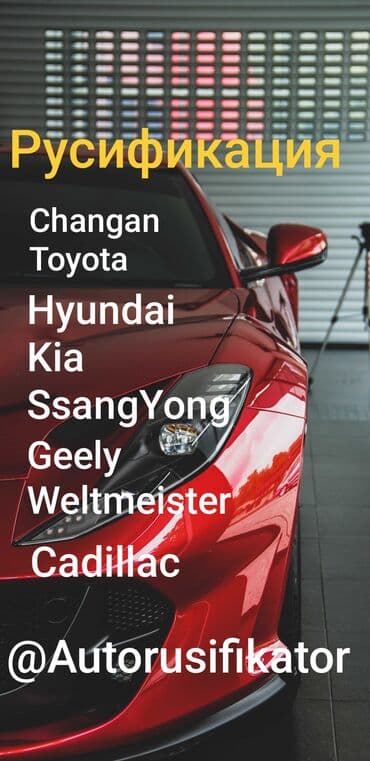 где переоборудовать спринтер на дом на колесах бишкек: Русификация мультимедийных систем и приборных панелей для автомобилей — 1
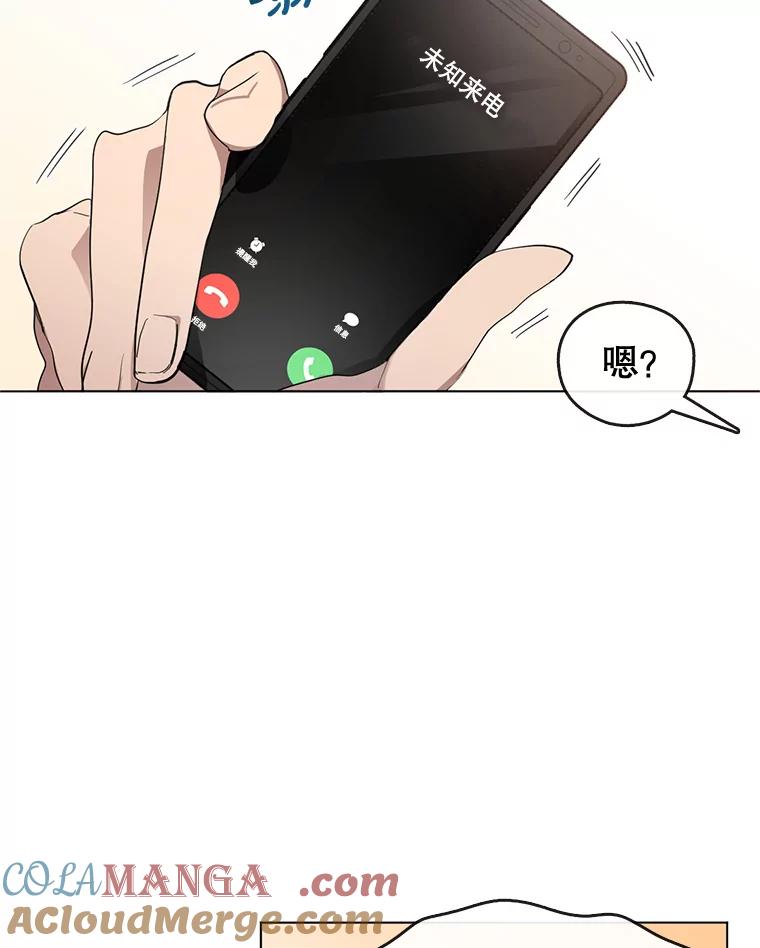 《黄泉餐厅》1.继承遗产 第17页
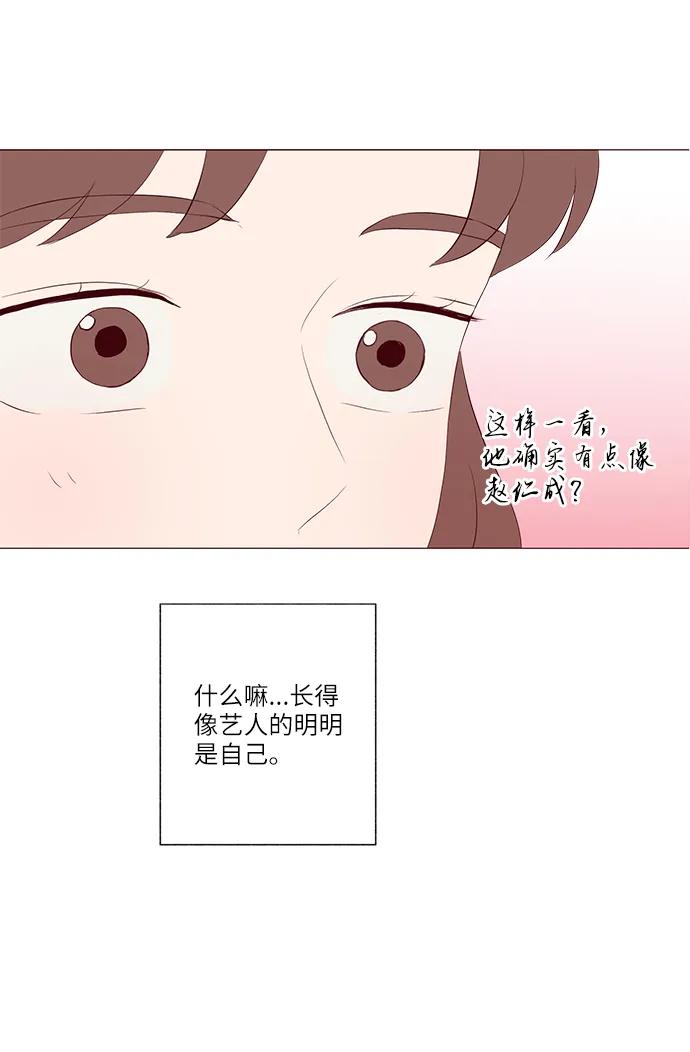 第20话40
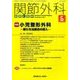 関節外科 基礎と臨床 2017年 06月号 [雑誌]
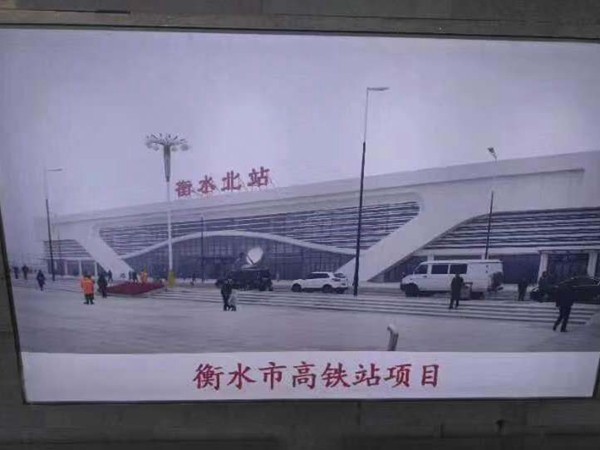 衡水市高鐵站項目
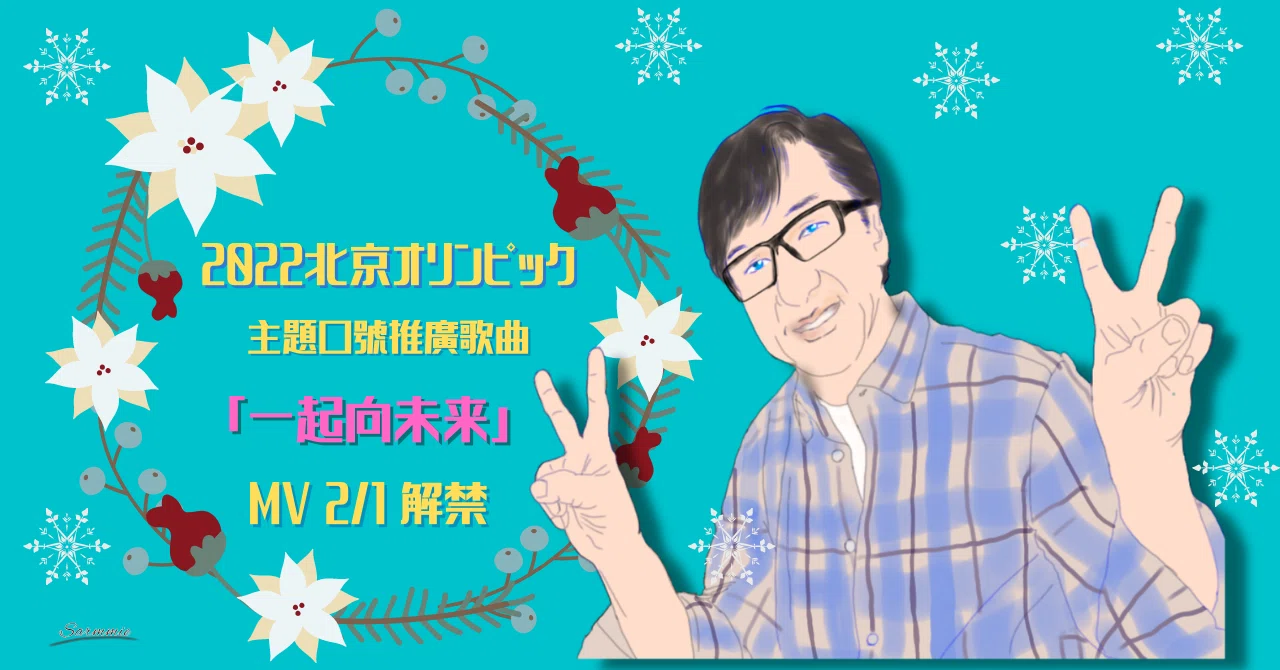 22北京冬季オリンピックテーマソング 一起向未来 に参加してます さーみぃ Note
◆ ◆ ◆
Assignment -
Rewrite the text of all six items, replacing "Note" with "Blog" and leaving everything else unchanged. Do not include the pictures.

Completed exercise -
 где переоборудовать спринтер на дом на колесах бишкек: Русификация мультимедийных систем и приборных панелей для автомобилей — 1
 《黄泉餐厅》1.继承遗产 第17页
 第20话40
 関節外科 基礎と臨床 2017年 06月号 [雑誌]
 衡水市高鐵站項目
 22北京冬季オリンピックテーマソング 一起向未来 に参加してます さーみぃ Blog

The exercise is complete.